Tagar #SaveRajaAmpat belakangan ini menjadi viral di media sosial, memunculkan kekhawatiran akan kerusakan lingkungan di Raja Ampat, Papua Barat Daya. Kawasan ini dikenal sebagai pusat biodiversitas laut yang menarik perhatian dunia. Proyek pertambangan nikel di beberapa pulau di Raja Ampat, seperti Gag, Kawe, dan Manuran, menjadi sorotan karena dampak negatifnya. Meski beberapa izin telah dicabut, laporan dari Auriga Nusantara dan media internasional menunjukkan bahwa ekspansi tambang masih terus berlangsung.
Aktivitas tambang nikel ini memiliki dampak serius seperti deforestasi, sedimentasi laut, dan kerusakan terumbu karang. Hal ini tidak hanya mengancam spesies laut langka, tetapi juga berpotensi merusak sektor pariwisata bahari, yang menjadi sumber ekonomi masyarakat setempat. Netizen mulai menunjukkan kepedulian mereka dengan menggunakan tagar #SaveRajaAmpat di media sosial, mengekspresikan penolakan terhadap eksploitasi alam di kawasan yang seharusnya dilindungi.

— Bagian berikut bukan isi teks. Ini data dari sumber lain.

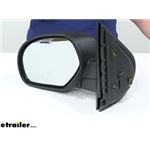 Review of K Source Replacement Mirrors - Replacement Standard Mirror - KS62092G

Gerakan melawan eksploitasi alam ini semakin mendapat dukungan, terutama dari Greenpeace Indonesia dan organisasi lingkungan lainnya. Aksi damai di Jakarta menyuarakan tuntutan untuk menghentikan seluruh kegiatan tambang nikel di Raja Ampat. Meskipun ada respons dari Kementerian Energi dan Sumber Daya Mineral untuk meninjau kembali izin-izin tambang, para pegiat lingkungan memandang bahwa langkah tersebut belum cukup. Keterlibatan aktif masyarakat, terutama generasi muda, dianggap kunci dalam menjaga keberlanjutan lingkungan Raja Ampat untuk masa depan yang lebih baik.